When I became a Christian in 1981 in southern Sudan (now South Sudan), I thought it was the only place in the world. But the war in Sudan that began around the same time taught me something different. The war took everything from us, including my mom. After she died, I travelled by foot — at just 16 years old — to an Ethiopian refugee camp. Little did I know then, I would live in refugee camps in Ethiopia for the next 15 years of my life.
In the camp, there was never enough food, shelter, medication, or security. The same people who were bombing over our heads during the day could come into the camp at night and take what they wanted from us. If you refused, they would kill you. We had to make our own shelters and find our own firewood for cooking. We waited for monthly UN food rations — mostly wheat — that we tried to make last the whole month.
In the mid-1990s, I met Nazarene missionaries who were looking for people to help them start a church in the refugee camp.
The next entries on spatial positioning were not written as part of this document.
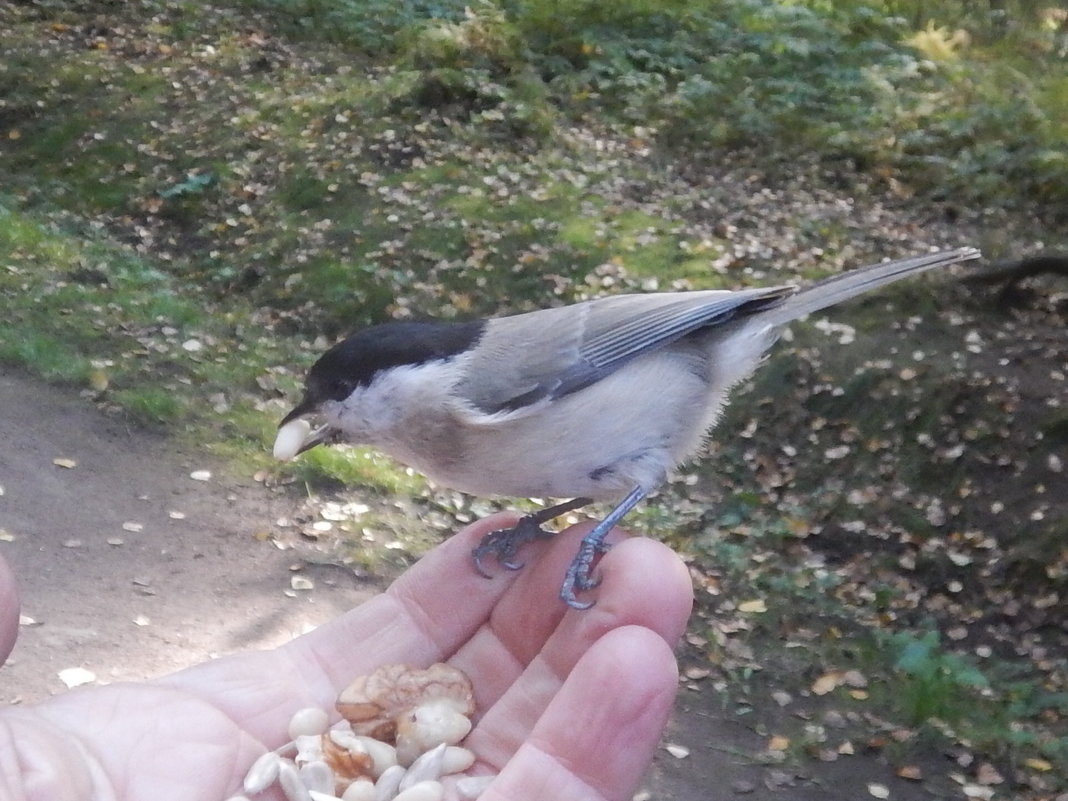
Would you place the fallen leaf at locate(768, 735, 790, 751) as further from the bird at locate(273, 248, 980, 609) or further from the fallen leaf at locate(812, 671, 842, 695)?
the bird at locate(273, 248, 980, 609)

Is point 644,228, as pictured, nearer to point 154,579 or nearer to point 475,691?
point 154,579

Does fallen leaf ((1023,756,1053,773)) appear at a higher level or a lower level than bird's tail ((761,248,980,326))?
lower

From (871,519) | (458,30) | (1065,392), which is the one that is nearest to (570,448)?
(871,519)

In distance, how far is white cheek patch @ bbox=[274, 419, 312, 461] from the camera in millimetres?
2463

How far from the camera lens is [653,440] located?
93.1 inches

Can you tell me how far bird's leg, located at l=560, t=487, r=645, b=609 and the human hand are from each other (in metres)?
0.06

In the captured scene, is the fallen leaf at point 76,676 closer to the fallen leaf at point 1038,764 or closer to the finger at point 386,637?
the finger at point 386,637

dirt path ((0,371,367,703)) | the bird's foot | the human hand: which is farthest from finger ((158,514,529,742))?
dirt path ((0,371,367,703))

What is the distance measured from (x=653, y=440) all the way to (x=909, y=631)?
2.59m

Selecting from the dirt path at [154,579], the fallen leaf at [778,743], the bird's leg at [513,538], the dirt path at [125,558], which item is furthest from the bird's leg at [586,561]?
the dirt path at [125,558]

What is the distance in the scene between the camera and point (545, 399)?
2359mm

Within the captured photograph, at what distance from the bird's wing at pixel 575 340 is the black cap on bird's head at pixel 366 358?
83 mm

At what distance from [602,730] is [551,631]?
0.53 metres

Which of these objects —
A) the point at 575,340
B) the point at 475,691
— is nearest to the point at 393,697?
the point at 475,691
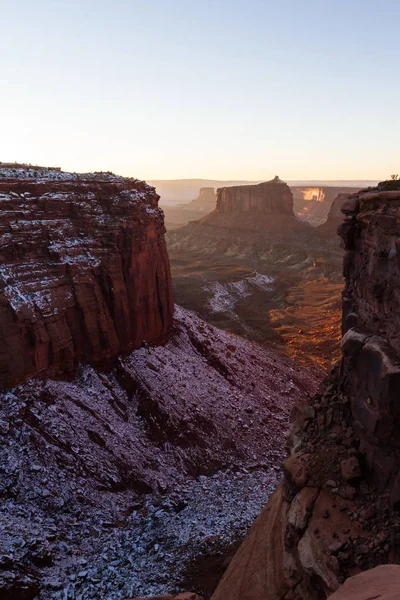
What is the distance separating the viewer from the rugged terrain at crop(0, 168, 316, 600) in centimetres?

I was a pastor so I helped the Church of the Nazarene plant six congregations over the next several years. Though life was not easy in the camp, it was made a bit easier because the Church of the Nazarene helped my three children through child sponsorship.
In March 2007, God brought my family and me to live in Melbourne, Australia. Through God’s help, I have planted a Nazarene congregation, Morwell Sudanese Church of the Nazarene, as well as three preaching points. What I have learned in my long journey is that even if there are challenges, God will help us to overcome them. I still carry the scars, physical and mental, from the days of war. They will never go away. But my wife and I thank God we have our lives, and we are now raising our family in a peaceful land. God cares for me, and I think God has spared my family and me for a purpose.